Page excerpt:
____________________

Data from the second part of the ACAI, which asked participants to identify their level of agreement with statements related to assessment tasks and responsibilities, were analyzed. Quantitative analyses included descriptive statistics, exploratory factor analysis, one-way analysis of variance, independent samples t test, and chi-square tests. Exploratory factor analysis was used to uncover the underlying factor structure of items. One-way analysis of variance and independent samples t test were used to identify statistical differences in factor scores between demographic groups. Chi-square tests were used to identify statistical differences in preferred methods of assessment education and demographic groupings. All analyses were conducted using SPSS statistical software.

Results

RQ1: What are the assessment approaches used by English language teachers in Saudi universities?

____________________

Data excerpts:
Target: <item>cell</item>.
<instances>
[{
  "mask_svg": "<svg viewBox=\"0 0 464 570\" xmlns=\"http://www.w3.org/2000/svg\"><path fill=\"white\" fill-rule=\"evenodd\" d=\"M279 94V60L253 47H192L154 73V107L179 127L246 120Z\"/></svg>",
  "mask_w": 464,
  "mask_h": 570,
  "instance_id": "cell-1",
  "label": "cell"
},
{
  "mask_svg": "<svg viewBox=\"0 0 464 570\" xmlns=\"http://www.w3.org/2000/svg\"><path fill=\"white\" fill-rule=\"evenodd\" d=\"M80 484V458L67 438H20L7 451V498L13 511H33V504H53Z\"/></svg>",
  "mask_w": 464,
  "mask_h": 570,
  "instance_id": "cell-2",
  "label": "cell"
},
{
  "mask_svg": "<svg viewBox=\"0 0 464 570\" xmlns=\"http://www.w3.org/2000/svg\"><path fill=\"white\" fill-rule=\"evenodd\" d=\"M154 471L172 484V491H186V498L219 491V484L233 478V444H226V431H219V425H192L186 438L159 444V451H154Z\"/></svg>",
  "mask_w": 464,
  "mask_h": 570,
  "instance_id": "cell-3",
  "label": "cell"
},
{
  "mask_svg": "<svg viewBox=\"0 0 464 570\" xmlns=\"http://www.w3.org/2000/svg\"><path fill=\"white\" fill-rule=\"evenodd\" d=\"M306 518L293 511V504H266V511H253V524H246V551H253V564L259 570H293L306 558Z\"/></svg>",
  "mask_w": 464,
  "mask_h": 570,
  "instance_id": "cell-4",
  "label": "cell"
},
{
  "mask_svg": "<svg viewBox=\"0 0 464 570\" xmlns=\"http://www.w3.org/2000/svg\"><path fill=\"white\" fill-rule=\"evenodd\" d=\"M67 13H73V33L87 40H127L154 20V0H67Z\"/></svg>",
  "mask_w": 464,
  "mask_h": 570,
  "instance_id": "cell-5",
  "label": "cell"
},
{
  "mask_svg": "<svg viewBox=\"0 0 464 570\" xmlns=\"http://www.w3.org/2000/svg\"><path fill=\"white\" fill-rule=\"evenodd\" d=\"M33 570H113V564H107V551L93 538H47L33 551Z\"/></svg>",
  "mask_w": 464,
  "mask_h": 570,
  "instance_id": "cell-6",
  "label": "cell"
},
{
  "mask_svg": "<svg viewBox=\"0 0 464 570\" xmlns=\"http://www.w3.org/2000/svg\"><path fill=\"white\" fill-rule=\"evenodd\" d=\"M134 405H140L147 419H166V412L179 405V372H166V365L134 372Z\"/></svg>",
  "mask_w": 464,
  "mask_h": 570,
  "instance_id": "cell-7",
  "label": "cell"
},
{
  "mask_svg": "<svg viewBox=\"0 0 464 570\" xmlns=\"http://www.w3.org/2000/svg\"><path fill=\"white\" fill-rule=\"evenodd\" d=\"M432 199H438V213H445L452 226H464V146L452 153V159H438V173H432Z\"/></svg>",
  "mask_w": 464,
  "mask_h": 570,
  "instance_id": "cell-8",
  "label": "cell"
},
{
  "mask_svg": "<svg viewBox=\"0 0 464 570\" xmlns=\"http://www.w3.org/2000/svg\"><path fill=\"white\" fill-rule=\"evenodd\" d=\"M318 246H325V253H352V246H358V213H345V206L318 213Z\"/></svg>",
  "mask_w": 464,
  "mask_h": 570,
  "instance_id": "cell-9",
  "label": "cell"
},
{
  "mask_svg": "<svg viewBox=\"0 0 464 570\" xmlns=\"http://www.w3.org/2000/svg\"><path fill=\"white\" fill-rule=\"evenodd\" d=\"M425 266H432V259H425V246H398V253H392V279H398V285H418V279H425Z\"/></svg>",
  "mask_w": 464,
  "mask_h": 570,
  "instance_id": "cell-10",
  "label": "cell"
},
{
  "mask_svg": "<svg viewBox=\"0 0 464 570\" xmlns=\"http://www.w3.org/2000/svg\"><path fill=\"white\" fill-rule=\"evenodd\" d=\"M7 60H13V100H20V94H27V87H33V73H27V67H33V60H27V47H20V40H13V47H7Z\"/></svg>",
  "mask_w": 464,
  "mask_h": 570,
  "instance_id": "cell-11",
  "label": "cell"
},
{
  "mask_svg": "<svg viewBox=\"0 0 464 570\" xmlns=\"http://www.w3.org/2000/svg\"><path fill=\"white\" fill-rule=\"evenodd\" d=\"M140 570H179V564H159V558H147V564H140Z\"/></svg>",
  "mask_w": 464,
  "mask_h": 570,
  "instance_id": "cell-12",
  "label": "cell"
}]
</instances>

____________________

Objectives:
1/ Can you condense the paragraph in the page excerpt that begins "Data from the second part of the ACAI" into a brief list that keeps its main facts?
2/ Will you transcribe the part of the page excerpt that opens with the words containing "Data from the" and closes with "SPSS statistical software."?

Full answers:
1/
- Data analyzed: the second part of the ACAI, where participants rated their agreement with statements about assessment tasks and responsibilities
- Descriptive statistics: part of the quantitative analyses
- Exploratory factor analysis: uncovered the underlying factor structure of the items
- One-way analysis of variance and independent samples t test: identified differences in factor scores between demographic groups
- Chi-square tests: identified differences between demographic groupings and preferred methods of assessment education
- Software: SPSS, used for all analyses

2/
Data from the second part of the ACAI, which asked participants to identify their level of agreement with statements related to assessment tasks and responsibilities, were analyzed. Quantitative analyses included descriptive statistics, exploratory factor analysis, one-way analysis of variance, independent samples t test, and chi-square tests. Exploratory factor analysis was used to uncover the underlying factor structure of items. One-way analysis of variance and independent samples t test were used to identify statistical differences in factor scores between demographic groups. Chi-square tests were used to identify statistical differences in preferred methods of assessment education and demographic groupings. All analyses were conducted using SPSS statistical software.